→ **What you have to do**: A letter-for-letter copy of the listing is required, with no pictures in it.

-------

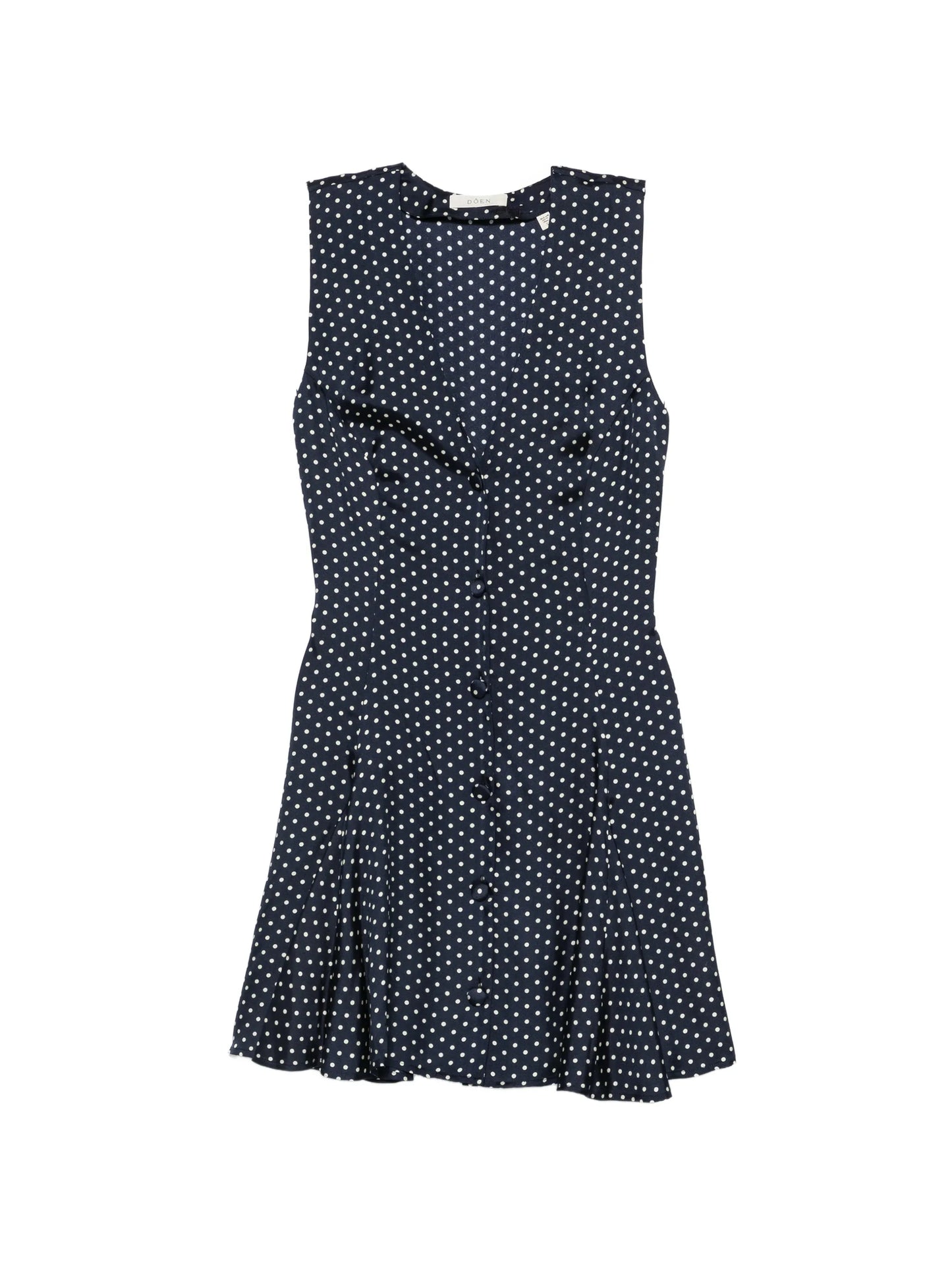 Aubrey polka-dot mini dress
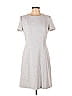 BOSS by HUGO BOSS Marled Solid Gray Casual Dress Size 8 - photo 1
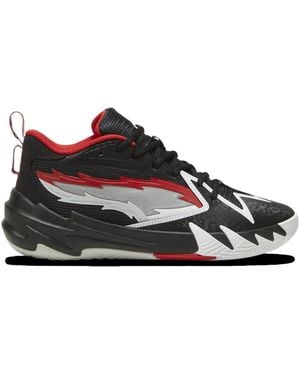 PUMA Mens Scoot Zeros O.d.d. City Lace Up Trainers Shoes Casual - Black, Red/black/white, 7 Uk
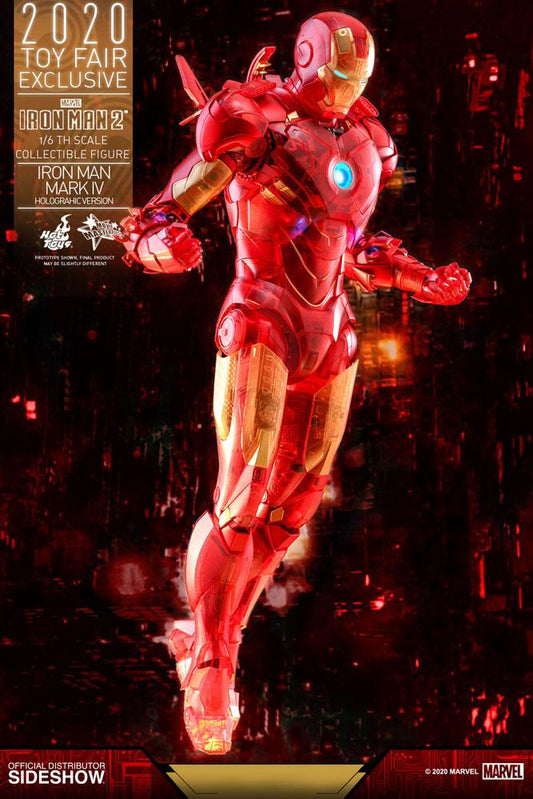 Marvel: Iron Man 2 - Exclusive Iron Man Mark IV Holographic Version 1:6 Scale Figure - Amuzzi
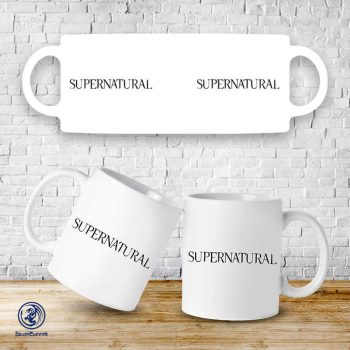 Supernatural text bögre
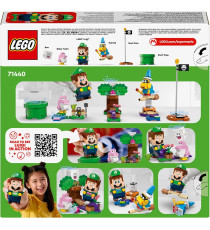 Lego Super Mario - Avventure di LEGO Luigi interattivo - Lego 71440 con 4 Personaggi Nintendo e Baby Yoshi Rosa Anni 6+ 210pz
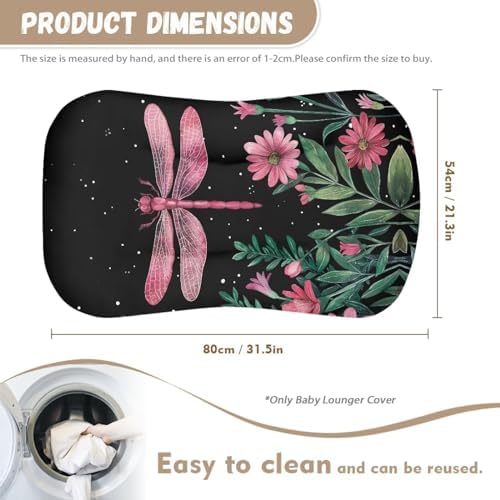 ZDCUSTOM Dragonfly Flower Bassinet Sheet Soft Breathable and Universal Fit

-------

→ **Task output**:
 Aubrey polka-dot mini dress
 BOSS by HUGO BOSS Marled Solid Gray Casual Dress Size 8 - photo 1
 PUMA Mens Scoot Zeros O.d.d. City Lace Up Trainers Shoes Casual - Black, Red/black/white, 7 Uk
 Marvel: Iron Man 2 - Exclusive Iron Man Mark IV Holographic Version 1:6 Scale Figure - Amuzzi
 Supernatural text bögre
 Lego Super Mario - Avventure di LEGO Luigi interattivo - Lego 71440 con 4 Personaggi Nintendo e Baby Yoshi Rosa Anni 6+ 210pz
 ZDCUSTOM Dragonfly Flower Bassinet Sheet Soft Breathable and Universal Fit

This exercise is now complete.